---------- Data extract ----------
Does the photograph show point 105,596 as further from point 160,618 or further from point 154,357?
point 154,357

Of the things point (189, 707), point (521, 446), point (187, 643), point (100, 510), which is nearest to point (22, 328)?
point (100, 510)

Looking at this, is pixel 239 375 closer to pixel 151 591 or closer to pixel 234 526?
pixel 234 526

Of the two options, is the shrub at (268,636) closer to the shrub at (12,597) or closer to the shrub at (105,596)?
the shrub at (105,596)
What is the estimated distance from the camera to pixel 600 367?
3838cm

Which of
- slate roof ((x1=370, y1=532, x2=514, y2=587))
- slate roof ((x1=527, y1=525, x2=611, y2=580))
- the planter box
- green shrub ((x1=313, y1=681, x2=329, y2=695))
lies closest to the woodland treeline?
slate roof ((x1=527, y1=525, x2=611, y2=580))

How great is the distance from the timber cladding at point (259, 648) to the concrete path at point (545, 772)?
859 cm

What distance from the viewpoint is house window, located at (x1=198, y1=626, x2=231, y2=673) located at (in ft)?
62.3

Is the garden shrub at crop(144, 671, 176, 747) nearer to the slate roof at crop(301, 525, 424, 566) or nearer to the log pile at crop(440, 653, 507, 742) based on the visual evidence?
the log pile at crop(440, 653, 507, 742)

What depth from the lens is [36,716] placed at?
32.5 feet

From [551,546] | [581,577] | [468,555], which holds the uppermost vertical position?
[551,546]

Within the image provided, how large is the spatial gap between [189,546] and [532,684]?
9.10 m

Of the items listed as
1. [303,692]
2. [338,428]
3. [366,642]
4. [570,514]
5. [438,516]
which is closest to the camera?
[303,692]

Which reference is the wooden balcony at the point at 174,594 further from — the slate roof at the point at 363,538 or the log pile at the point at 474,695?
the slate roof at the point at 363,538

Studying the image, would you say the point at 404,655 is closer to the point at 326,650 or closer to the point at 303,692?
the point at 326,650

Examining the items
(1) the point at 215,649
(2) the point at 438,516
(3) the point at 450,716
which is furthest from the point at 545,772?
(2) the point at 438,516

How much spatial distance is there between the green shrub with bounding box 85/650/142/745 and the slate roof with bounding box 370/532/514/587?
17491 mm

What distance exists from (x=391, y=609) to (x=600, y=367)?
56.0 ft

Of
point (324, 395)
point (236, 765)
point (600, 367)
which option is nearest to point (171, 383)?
----------
▶ Task to complete: Rewrite all of the data above as a numbered list with one line per item, dropping every blank line.

▶ Correct output:
1. Does the photograph show point 105,596 as further from point 160,618 or further from point 154,357?
2. point 154,357
3. Of the things point (189, 707), point (521, 446), point (187, 643), point (100, 510), which is nearest to point (22, 328)?
4. point (100, 510)
5. Looking at this, is pixel 239 375 closer to pixel 151 591 or closer to pixel 234 526?
6. pixel 234 526
7. Of the two options, is the shrub at (268,636) closer to the shrub at (12,597) or closer to the shrub at (105,596)?
8. the shrub at (105,596)
9. What is the estimated distance from the camera to pixel 600 367?
10. 3838cm
11. Which of
12. - slate roof ((x1=370, y1=532, x2=514, y2=587))
13. - slate roof ((x1=527, y1=525, x2=611, y2=580))
14. - the planter box
15. - green shrub ((x1=313, y1=681, x2=329, y2=695))
16. lies closest to the woodland treeline?
17. slate roof ((x1=527, y1=525, x2=611, y2=580))
18. How great is the distance from the timber cladding at point (259, 648) to the concrete path at point (545, 772)?
19. 859 cm
20. What distance from the viewpoint is house window, located at (x1=198, y1=626, x2=231, y2=673) located at (in ft)?
21. 62.3
22. Is the garden shrub at crop(144, 671, 176, 747) nearer to the slate roof at crop(301, 525, 424, 566) or nearer to the log pile at crop(440, 653, 507, 742) based on the visual evidence?
23. the log pile at crop(440, 653, 507, 742)
24. What depth from the lens is [36,716] placed at?
25. 32.5 feet
26. From [551,546] | [581,577] | [468,555], which holds the uppermost vertical position?
27. [551,546]
28. Within the image provided, how large is the spatial gap between [189,546] and [532,684]?
29. 9.10 m
30. Of the items listed as
31. 1. [303,692]
32. 2. [338,428]
33. 3. [366,642]
34. 4. [570,514]
35. 5. [438,516]
36. which is closest to the camera?
37. [303,692]
38. Which reference is the wooden balcony at the point at 174,594 further from — the slate roof at the point at 363,538 or the log pile at the point at 474,695?
39. the slate roof at the point at 363,538
40. Studying the image, would you say the point at 404,655 is closer to the point at 326,650 or closer to the point at 303,692?
41. the point at 326,650
42. Examining the items
43. (1) the point at 215,649
44. (2) the point at 438,516
45. (3) the point at 450,716
46. which is furthest from the point at 545,772?
47. (2) the point at 438,516
48. How much spatial distance is there between the green shrub with bounding box 85/650/142/745 and the slate roof with bounding box 370/532/514/587?
49. 17491 mm
50. What distance exists from (x=391, y=609) to (x=600, y=367)?
51. 56.0 ft
52. Of
53. point (324, 395)
54. point (236, 765)
55. point (600, 367)
56. which option is nearest to point (171, 383)?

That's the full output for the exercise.